## Begin MATERIAL FOR THIS TASK
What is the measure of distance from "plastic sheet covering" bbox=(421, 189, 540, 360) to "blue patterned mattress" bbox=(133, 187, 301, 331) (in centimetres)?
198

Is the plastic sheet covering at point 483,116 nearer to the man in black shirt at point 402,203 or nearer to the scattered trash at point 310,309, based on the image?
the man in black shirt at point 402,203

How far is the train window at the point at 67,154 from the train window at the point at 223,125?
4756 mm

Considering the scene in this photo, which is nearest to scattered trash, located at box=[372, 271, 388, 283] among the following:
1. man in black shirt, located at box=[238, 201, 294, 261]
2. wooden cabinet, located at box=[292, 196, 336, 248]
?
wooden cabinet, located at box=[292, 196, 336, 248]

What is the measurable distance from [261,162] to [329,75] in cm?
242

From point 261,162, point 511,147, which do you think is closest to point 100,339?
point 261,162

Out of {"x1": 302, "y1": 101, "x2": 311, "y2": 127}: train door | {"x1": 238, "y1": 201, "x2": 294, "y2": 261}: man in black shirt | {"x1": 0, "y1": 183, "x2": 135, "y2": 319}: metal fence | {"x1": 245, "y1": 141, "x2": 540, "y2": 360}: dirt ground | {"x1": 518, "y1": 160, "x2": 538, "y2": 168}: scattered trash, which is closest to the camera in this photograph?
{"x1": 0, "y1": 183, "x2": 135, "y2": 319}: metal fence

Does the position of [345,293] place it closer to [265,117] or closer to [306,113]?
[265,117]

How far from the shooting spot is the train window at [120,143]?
## End MATERIAL FOR THIS TASK
**WORK TO BE COMPLETED:** Reproduce all of the material above, character for character.

**RESULT OF THE EXERCISE:**
What is the measure of distance from "plastic sheet covering" bbox=(421, 189, 540, 360) to "blue patterned mattress" bbox=(133, 187, 301, 331) (in centimetres)?
198

Is the plastic sheet covering at point 483,116 nearer to the man in black shirt at point 402,203 or nearer to the scattered trash at point 310,309, based on the image?
the man in black shirt at point 402,203

How far is the train window at the point at 67,154 from the train window at the point at 223,125?
4756 mm

Considering the scene in this photo, which is nearest to scattered trash, located at box=[372, 271, 388, 283] among the following:
1. man in black shirt, located at box=[238, 201, 294, 261]
2. wooden cabinet, located at box=[292, 196, 336, 248]
?
wooden cabinet, located at box=[292, 196, 336, 248]

What is the measurable distance from [261,162] to [329,75] in cm?
242

From point 261,162, point 511,147, which do you think is closest to point 100,339?
point 261,162

Out of {"x1": 302, "y1": 101, "x2": 311, "y2": 127}: train door | {"x1": 238, "y1": 201, "x2": 294, "y2": 261}: man in black shirt | {"x1": 0, "y1": 183, "x2": 135, "y2": 319}: metal fence | {"x1": 245, "y1": 141, "x2": 540, "y2": 360}: dirt ground | {"x1": 518, "y1": 160, "x2": 538, "y2": 168}: scattered trash, which is closest to the camera in this photograph?
{"x1": 0, "y1": 183, "x2": 135, "y2": 319}: metal fence

Does the position of [345,293] place it closer to [265,117] or closer to [306,113]?
[265,117]

How far from the shooting spot is the train window at [120,143]?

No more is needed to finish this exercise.